Dear Holly: Cake for Breakfast on Saturday Mornings?!

6 years, 4 months.

Dear Holly,

This morning I took you for a 7 AM dentist appointment… just your typical check-up and teeth cleaning.

Good news: No cavities!

I told your dentist that I take part of the credit for that because of how thoroughly I brush your teeth every night.

And of course, I have to do a good job scrubbing your teeth:

Mommy always lets you have a “treat” after dinner… which may or may not be leftover Halloween candy from last year.

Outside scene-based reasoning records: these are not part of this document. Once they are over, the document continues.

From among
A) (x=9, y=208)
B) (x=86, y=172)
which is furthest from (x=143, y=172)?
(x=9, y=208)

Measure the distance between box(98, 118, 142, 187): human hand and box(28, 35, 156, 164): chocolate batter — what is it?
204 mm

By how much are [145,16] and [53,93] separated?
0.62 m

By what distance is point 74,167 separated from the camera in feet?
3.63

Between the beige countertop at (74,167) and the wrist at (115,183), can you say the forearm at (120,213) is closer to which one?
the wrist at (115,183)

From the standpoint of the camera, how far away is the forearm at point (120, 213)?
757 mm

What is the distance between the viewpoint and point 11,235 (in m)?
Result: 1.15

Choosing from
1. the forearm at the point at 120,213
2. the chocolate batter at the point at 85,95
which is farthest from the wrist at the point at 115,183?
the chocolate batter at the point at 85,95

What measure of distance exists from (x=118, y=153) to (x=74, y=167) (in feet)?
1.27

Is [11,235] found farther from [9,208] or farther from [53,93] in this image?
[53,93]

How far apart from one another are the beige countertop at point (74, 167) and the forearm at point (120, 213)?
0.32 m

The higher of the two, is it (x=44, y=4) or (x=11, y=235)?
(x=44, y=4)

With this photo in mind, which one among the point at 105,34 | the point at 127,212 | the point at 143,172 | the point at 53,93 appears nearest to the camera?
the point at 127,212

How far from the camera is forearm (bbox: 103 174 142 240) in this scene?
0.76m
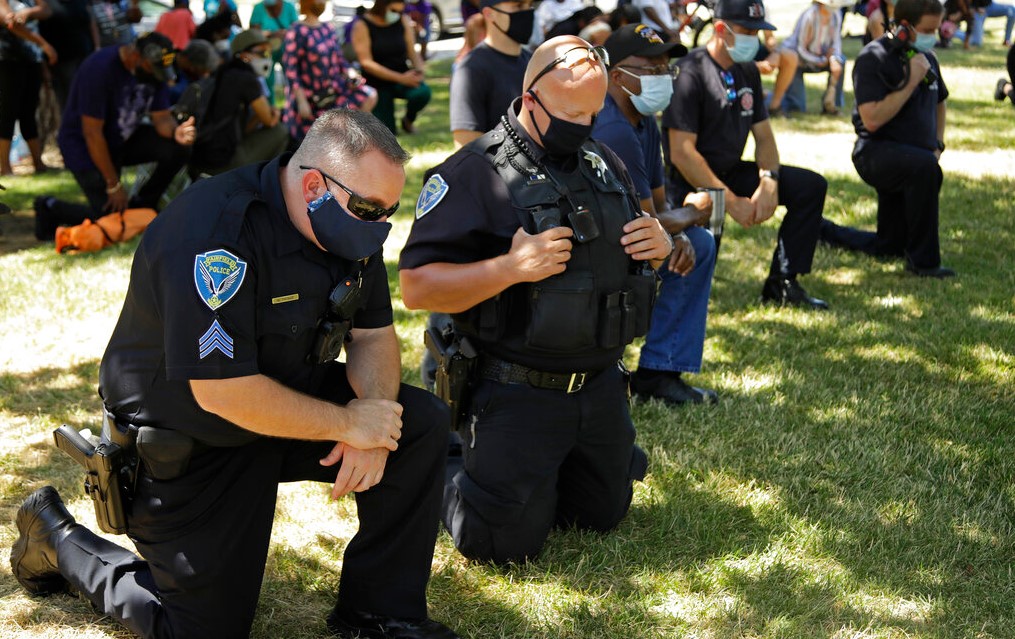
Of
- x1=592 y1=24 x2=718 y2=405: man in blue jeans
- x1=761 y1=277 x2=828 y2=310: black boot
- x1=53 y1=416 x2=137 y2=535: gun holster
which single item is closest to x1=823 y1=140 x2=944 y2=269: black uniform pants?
x1=761 y1=277 x2=828 y2=310: black boot

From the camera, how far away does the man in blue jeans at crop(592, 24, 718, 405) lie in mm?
4422

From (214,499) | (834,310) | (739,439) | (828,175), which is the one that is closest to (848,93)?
(828,175)

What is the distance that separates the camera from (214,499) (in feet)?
9.52

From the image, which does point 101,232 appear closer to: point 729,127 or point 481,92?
point 481,92

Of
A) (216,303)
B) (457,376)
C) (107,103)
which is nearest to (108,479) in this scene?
(216,303)

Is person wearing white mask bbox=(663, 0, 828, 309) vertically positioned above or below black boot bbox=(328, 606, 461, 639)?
above

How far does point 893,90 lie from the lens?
6.63 meters

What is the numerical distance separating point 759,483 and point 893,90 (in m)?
3.56

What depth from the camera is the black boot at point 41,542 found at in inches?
128

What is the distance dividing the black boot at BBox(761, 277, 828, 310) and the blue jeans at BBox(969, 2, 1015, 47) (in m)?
14.9

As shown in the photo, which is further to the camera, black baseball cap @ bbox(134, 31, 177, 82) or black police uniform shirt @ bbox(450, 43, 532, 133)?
black baseball cap @ bbox(134, 31, 177, 82)

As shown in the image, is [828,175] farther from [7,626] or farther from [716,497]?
[7,626]

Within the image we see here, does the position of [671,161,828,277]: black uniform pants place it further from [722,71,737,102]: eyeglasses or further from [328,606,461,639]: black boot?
[328,606,461,639]: black boot

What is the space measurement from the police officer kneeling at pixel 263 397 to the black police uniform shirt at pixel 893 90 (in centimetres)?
461
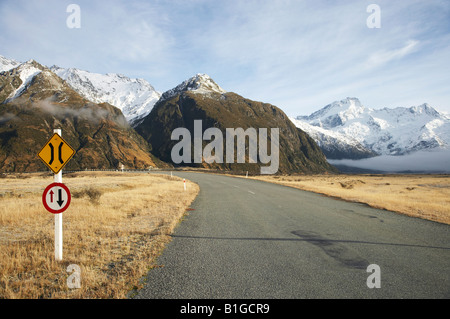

That’s not my department, so I really don’t know for sure…

But I definitely contribute to your sugar intake on Saturday mornings now, since I recently initiated “Saturday Morning Family Breakfast” at 8:30 AM every Saturday.

I choose a fun nearby place to go eat a fun breakfast- and then we start off the weekend right as a family!

Last weekend, we returned to Grecian Pizzeria; which happens to have their own bakery.

The week before, you ordered French Toast, which you loved… But to me, sugar is sugar.

Therefore, this past Saturday, you enjoyed Mint Chocolate cake for breakfast!

Love,

Daddy

Dear Jack: I’m the Parent Who Takes You to the Birthday Parties

11 years, 10 months.

Dear Jack,

In our household, there are certain responsibilities that Mommy and I have assigned to ourselves:

She handles the budget, the scheduling, the travel plans, and the school details.

I handle cleaning the bathrooms, taking out the garbage, vacuuming the floors, half of the grocery shopping, killing the bugs, doing my own laundry, most of my own meals, and… taking you and your sister to kids’ birthday parties.

Last Saturday, you and your sister had a 10 AM Chuck E. Cheese party 20 miles north of us that lasted 3 hours, to be followed by another 3 hour party at your friend’s house about 10 miles south of us.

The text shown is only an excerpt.